Extrahierter Text →
····················

Wenn Dir zuviel abgebucht wurde, wende Dich über die web site bitte ans Orgabüro!

Das Startgeld zur Teilnahme an der BIONICON Wallfahrt beträgt 30 Euro. Im Startgeld enthalten ist:

- das auf 300 Stück limitierte BIONICON-WALLFAHRT-Shirt
- Startnummer
- Riegel, Gels und Elektrolytgetränke während des Rennens
- Zeitnahme
- Urkunde
- Sanitätsdienst
- Zugang zum VIP-Bereich am Samstag abend auf der Riders Party mit Reutberger Freibier und Saugrillen

wallberg


----------



## zauberer# (23. Mai 2009)

bei mir steht in deiner Bestätigungs-Email vom 8.5. auch was von 35 Euro, die du abbuchen wirst.
Abgebucht habt ihr bei mir aber bisher noch nix.

Wirds auch Sprünge und Schanzen geben?


----------



## wallberg (23. Mai 2009)

zauberer# schrieb:


> bei mir steht in deiner Bestätigungs-Email vom 8.5. auch was von 35 Euro, die du abbuchen wirst.
> Abgebucht habt ihr bei mir aber bisher noch nix.
> 
> Wirds auch Sprünge und Schanzen geben?



Wird mit Sichrheit korrekt gemacht, keine Angst -

Vorraussichtlich - ja.

Wallberg


----------



## MTB-News.de




----------



## zauberer# (25. Mai 2009)

wallberg schrieb:


> Wird mit Sichrheit korrekt gemacht, keine Angst -
> 
> 
> Wallberg



hat leider nicht korrekt geklappt , ich schick dir mal den Lastschrifteinzug per Email


----------



## wallberg (25. Mai 2009)

bitte sende es an [email protected] !
ich kann es aber gerne weiterleiten!

wallberg


----------



## Ruggi (28. Mai 2009)

Hi, auf was muß ich mich bei der Wallfahrt Strecke einstellen? Protektoren? 
Reichen normale oder sollten es Integralhelm und Rückenpanzer sein? ;-)

Werden das sehr verblockte trails oder her Forstautobahnen?


----------



## wallberg (28. Mai 2009)

Integralhelm sicher nicht nötig, Protektoren kann man mitnehmen - aber es geht nicht nur bergab,
Du musst das Zeug auch bergauf mitführen!

wallberg


----------



## Ruggi (28. Mai 2009)

wallberg schrieb:


> Integralhelm sicher nicht nötig, Protektoren kann man mitnehmen - aber es geht nicht nur bergab,
> Du musst das Zeug auch bergauf mitführen!
> 
> wallberg



stimmt!   dachte nur weil es in der Ausschreibung etwas von technischen trails (und hier etwas von sprungen etc) stand und mein mädls das ebenfalls angemeldet ist etwas bedenken bekommen hat


----------



## Ruggi (2. Juni 2009)

····················

Bereitgestellte Datensätze →

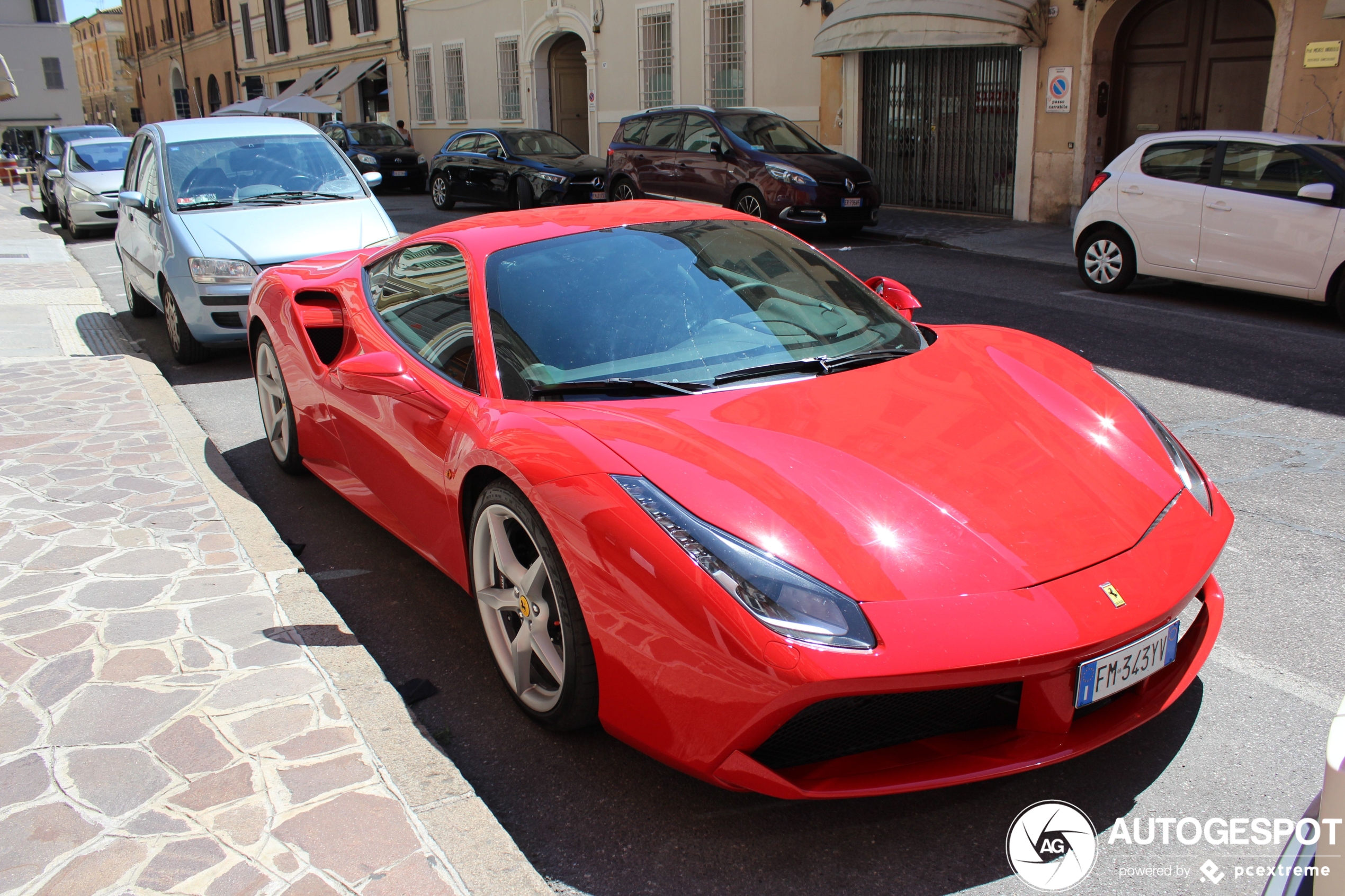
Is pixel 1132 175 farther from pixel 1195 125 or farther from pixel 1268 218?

····················

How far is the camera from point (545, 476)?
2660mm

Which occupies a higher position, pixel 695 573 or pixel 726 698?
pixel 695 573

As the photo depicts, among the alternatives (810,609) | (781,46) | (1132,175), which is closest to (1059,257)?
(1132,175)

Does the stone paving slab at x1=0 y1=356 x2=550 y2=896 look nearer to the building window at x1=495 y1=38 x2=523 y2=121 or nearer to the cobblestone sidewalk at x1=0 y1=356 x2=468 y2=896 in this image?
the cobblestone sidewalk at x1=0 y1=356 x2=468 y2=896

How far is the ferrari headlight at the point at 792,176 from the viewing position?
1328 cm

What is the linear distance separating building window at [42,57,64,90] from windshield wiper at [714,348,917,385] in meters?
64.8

····················

Aufgaben →
1) Wähle aus den Datensätzen jede Zeile aus, in der die Zeichenfolge „window" vorkommt, und beachte dabei die Groß- und Kleinschreibung.
2) Nimm den Forumsthread zur BIONICON Wallfahrt dort auf, wo er endet, und schreibe ihn weiter.
Der Forumsthread und die Datensätze haben inhaltlich nichts miteinander zu tun.

Erwartete Antworten →
1)
Does the stone paving slab at x1=0 y1=356 x2=550 y2=896 look nearer to the building window at x1=495 y1=38 x2=523 y2=121 or nearer to the cobblestone sidewalk at x1=0 y1=356 x2=468 y2=896 in this image?
What is the linear distance separating building window at [42,57,64,90] from windshield wiper at [714,348,917,385] in meters?

2)
Hi,

habe soeben gelesen das das Rennen verschoben wurde. Stimmt das? Das Startgeld wurde bereits abgebucht. Wird das wieder zurückerstattet? Weiß jemand mehr?


----------



## Ruggi (2. Juni 2009)

Ruggi schrieb:


> Hi,
> 
> habe soeben gelesen das das Rennen verschoben wurde. Stimmt das? Das Startgeld wurde bereits abgebucht. Wird das wieder zurückerstattet? Weiß jemand mehr?



gerade kam die email....schade das es am Samstag ausfällt:

Liebe Wallfahrerin, lieber Wallfahrer,

leider müssen wir die BIONICON WALLFAHRT aus organisatorischen Gründen 
auf den 19. September 2009 verschieben. Deine Anmeldung bleibt 
natürlich bis September gültig. Wenn Du Dein Startgeld lieber sofort 
zurück möchtest, sende uns bitte kurz eine Mail mit Betreff WALLFAHRT 
- STARTGELD ZURÜCK unter Angabe Deines Namens und Deiner 
Kontoverbindung.

ABER:
Trotz der Terminverschiebung der BIONICON WALLFAHRT auf September 09 
wird Arne von Bionicon am Samstag, 6. Juni 2009 Teile der Original- 
Wallfahrt-Strecke mit den bereits gemeldeten und willigen 
Wallfahrerinnen und Wallfahrern abradeln! Treffpunkt ist am Samstag, 
6. Juni 2009 um 11.30 Uhr bei Bionicon, Wiesseer Straße 42, 83700 
Rottach-Egern (Ortsteil Weissach). Nach der Ausfahrt laden wir Euch 
auf einen leckeren Teller Pasta ein - auf der Pasta-Party des MTB- 
Festival Tegernseer Tal. Das Bionicon-Wallfahrtshirt bekommst Du 
natürlich auch!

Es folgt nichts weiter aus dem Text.